↓

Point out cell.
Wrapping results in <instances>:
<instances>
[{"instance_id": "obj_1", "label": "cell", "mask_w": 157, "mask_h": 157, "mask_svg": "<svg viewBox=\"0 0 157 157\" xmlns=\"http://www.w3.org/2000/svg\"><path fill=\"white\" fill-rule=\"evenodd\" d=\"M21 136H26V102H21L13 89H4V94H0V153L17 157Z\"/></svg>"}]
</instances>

↑

### GOAL
Count the lines in the records above that contain the string "cell", matching case. Reply with the number alone.

### COMPLETE ANSWER
2